Insolvenzrecht
Mit der Einführung der Insolvenzordnung ("InsO") hat Konkursrecht für Jedermann - nicht nur für Unternehmen- Bedeutung erlangt. Verbraucherinsolvenz und Restschuldbefreiung sind ein geeignetes Instrument auch für überschuldete Privathaushalte sich in einem überschaubaren Zeitraum wieder auf eine wirtschaftlich gesunde Grundlage zu stellen.

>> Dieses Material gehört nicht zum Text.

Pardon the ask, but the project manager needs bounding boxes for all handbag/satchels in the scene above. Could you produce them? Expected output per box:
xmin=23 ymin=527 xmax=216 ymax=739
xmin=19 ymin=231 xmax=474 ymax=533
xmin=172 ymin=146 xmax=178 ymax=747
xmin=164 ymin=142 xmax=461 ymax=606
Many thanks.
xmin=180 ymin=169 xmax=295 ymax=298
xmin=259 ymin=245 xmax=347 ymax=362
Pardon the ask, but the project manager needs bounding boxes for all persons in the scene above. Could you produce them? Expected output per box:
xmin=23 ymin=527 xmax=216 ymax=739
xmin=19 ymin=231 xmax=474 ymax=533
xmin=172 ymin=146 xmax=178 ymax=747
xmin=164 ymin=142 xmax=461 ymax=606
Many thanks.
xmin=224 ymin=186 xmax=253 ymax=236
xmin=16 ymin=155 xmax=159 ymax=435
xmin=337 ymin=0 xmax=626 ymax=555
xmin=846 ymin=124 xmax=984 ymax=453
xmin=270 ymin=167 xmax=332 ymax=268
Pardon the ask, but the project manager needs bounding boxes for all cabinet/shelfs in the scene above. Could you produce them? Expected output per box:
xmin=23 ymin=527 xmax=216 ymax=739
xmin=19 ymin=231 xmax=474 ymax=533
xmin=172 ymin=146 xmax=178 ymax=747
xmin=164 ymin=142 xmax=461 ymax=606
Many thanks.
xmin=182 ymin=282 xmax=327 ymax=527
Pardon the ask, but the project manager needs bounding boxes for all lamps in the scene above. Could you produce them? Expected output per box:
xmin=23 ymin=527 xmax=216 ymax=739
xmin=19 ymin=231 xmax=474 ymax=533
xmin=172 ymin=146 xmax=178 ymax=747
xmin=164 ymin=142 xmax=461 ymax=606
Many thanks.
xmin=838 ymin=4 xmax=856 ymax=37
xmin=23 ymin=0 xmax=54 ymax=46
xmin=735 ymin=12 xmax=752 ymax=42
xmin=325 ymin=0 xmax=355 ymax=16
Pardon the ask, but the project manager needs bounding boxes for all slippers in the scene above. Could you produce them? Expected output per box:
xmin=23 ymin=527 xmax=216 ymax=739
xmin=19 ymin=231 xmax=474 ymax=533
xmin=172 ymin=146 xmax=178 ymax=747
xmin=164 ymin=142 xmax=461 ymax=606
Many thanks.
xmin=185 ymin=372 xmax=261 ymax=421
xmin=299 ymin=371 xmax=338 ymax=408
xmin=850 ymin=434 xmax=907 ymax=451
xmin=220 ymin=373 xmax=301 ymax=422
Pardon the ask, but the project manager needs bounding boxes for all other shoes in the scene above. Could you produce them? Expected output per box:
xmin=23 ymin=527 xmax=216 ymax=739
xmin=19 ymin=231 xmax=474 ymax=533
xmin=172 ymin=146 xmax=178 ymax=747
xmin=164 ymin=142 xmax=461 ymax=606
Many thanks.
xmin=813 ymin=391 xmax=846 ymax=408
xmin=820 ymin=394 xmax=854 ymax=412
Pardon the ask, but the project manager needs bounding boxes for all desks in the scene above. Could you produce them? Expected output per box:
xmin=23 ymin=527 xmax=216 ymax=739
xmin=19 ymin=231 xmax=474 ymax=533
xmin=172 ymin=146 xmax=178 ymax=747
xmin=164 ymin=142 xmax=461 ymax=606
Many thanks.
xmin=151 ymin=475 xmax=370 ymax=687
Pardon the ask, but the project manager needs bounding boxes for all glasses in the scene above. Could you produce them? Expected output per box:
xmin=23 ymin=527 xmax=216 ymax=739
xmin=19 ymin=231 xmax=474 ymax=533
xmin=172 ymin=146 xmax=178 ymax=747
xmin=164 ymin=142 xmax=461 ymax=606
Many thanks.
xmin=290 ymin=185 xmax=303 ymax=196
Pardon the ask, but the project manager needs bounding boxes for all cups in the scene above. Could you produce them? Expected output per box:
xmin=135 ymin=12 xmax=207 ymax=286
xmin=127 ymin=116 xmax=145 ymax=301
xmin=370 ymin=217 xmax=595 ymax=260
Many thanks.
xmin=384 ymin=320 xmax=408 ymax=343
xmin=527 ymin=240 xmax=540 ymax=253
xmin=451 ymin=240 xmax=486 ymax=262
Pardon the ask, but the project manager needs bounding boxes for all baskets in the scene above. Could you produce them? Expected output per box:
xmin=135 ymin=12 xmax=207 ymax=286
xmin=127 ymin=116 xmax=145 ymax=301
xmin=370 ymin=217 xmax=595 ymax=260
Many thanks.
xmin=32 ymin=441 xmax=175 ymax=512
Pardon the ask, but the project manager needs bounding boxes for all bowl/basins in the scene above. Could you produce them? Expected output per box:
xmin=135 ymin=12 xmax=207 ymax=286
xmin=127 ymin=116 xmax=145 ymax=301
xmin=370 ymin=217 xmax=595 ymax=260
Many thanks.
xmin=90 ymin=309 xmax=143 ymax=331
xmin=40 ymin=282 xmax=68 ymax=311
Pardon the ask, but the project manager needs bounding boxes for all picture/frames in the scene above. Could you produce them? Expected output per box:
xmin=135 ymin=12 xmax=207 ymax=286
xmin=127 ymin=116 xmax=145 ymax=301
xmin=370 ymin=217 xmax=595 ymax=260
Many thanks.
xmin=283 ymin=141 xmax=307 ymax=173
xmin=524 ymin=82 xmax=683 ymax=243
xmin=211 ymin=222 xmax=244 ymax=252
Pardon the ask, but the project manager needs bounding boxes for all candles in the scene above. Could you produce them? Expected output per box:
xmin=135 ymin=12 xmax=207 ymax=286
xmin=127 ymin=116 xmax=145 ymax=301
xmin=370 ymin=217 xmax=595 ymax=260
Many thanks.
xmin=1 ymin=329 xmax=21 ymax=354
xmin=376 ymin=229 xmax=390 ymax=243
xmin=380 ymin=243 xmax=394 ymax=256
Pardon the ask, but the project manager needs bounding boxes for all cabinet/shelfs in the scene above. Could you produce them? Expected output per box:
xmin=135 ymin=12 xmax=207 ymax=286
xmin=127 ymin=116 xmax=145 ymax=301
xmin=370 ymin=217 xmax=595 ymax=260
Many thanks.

Großen Raum nimmt ebenfalls die Insolvenzberatung von Unternehmen in der Krise ein. Eine besondere Risikogruppe stellen in Kapitalgesellschaften Geschäftsführer und Vorstände dar. Im Falle einer Insolvenz bestehen weitreichende Rückgriffsmöglichkeiten von Gläubigern und Fiskus gegenüber den gegenwärtigen und auch früheren Geschäftsführern oder Vorständen. Bereits in einer absehbaren Krisensituation des Unternehmens können in der Beratung existenzielle Eingriffe in das Privatvermögen von Unternehmensführern vermieden werden. Es gilt dabei sowohl Haftungsbescheide des Finanzamtes für ausstehende Unternehmenssteuern an den Geschäftsführer, Rückgriffe von Unternehmensgläubigern als auch Zahlungsansprüche eines etwaigen späteren Insolvenzverwalters gegen die Geschäftsführung oder Gesellschafter zu vermeiden.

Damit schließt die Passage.